**STORED RECORDS:**
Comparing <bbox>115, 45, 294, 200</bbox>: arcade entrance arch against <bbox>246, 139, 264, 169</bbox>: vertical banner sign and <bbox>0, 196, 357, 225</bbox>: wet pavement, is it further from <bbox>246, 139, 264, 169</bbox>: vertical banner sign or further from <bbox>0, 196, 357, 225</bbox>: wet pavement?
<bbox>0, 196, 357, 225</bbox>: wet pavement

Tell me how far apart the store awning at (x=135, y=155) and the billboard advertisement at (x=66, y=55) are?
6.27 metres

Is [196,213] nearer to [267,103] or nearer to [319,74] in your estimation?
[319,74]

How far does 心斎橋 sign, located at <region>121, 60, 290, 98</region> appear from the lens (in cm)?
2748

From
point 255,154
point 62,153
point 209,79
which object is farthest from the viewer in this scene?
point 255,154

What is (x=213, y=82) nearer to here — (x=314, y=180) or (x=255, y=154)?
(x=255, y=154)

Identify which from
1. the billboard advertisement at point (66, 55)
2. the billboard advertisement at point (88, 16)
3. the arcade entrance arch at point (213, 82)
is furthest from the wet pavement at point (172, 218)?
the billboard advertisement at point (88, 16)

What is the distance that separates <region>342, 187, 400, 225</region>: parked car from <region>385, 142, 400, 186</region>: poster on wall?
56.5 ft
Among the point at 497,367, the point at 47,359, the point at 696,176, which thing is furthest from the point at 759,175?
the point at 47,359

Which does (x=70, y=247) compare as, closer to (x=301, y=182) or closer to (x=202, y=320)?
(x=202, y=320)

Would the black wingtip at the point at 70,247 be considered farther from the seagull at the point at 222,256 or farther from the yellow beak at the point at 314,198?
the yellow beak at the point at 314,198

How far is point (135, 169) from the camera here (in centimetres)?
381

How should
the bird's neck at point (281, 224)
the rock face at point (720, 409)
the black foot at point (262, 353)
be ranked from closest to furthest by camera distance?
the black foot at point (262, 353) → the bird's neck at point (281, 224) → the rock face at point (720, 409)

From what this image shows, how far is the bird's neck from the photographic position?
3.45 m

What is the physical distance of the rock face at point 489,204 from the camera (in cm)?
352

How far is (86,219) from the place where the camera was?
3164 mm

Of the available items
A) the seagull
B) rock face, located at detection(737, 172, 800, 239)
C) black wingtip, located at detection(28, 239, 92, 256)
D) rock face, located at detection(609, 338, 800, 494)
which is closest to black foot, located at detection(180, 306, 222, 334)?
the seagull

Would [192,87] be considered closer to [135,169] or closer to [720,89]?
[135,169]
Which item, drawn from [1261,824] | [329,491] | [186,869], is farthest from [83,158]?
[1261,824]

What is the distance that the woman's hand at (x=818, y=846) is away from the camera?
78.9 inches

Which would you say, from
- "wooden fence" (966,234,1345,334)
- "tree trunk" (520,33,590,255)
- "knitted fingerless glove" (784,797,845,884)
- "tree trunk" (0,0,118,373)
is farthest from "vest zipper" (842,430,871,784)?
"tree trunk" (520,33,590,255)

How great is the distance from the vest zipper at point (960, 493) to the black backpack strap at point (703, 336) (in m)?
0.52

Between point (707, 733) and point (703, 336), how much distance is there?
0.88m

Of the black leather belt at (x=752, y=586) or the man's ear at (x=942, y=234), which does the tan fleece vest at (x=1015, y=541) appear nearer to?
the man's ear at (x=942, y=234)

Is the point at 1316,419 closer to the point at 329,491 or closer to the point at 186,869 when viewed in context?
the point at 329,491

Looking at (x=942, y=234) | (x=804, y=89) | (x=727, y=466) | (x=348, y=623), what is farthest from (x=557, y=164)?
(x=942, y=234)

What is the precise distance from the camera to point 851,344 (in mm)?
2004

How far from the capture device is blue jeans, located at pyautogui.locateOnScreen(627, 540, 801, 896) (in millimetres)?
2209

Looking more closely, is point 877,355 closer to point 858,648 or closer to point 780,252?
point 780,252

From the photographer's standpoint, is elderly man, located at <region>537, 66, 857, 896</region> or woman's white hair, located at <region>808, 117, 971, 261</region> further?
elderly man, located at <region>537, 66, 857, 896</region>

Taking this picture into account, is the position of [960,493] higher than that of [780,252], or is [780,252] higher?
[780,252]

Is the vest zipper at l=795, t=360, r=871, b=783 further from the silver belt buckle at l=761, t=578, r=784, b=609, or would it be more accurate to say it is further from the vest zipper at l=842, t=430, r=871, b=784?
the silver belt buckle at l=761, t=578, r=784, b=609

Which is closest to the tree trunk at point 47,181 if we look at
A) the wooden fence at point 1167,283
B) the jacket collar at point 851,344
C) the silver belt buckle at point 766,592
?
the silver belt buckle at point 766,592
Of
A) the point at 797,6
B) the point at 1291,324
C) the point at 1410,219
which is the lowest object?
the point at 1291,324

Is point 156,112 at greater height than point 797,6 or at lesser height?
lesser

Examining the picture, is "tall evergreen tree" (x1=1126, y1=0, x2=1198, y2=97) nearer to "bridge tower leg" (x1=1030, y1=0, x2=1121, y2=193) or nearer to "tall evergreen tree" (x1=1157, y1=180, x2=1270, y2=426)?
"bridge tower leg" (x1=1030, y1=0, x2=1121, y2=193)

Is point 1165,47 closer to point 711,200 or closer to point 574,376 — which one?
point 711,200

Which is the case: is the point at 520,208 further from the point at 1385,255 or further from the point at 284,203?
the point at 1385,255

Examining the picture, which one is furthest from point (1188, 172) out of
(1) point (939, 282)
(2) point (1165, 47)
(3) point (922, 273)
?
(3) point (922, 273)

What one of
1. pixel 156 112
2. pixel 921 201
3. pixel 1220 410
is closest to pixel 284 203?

**EXERCISE DESCRIPTION:**
Could you rescale the lines starting at the one containing "Which item, drawn" and ending at the one containing "78.9 inches"? Rewrite every one of these lines in full, data included, but multiply each number in the answers (coordinates and distances) by 0.3 and round it, halves up, to the number of decimal places it originally had.

**FULL ANSWER:**
Which item, drawn from [1261,824] | [329,491] | [186,869], is farthest from [83,158]?
[378,247]

What is the distance that the woman's hand at (x=818, y=846) is away from the camera?
23.7 inches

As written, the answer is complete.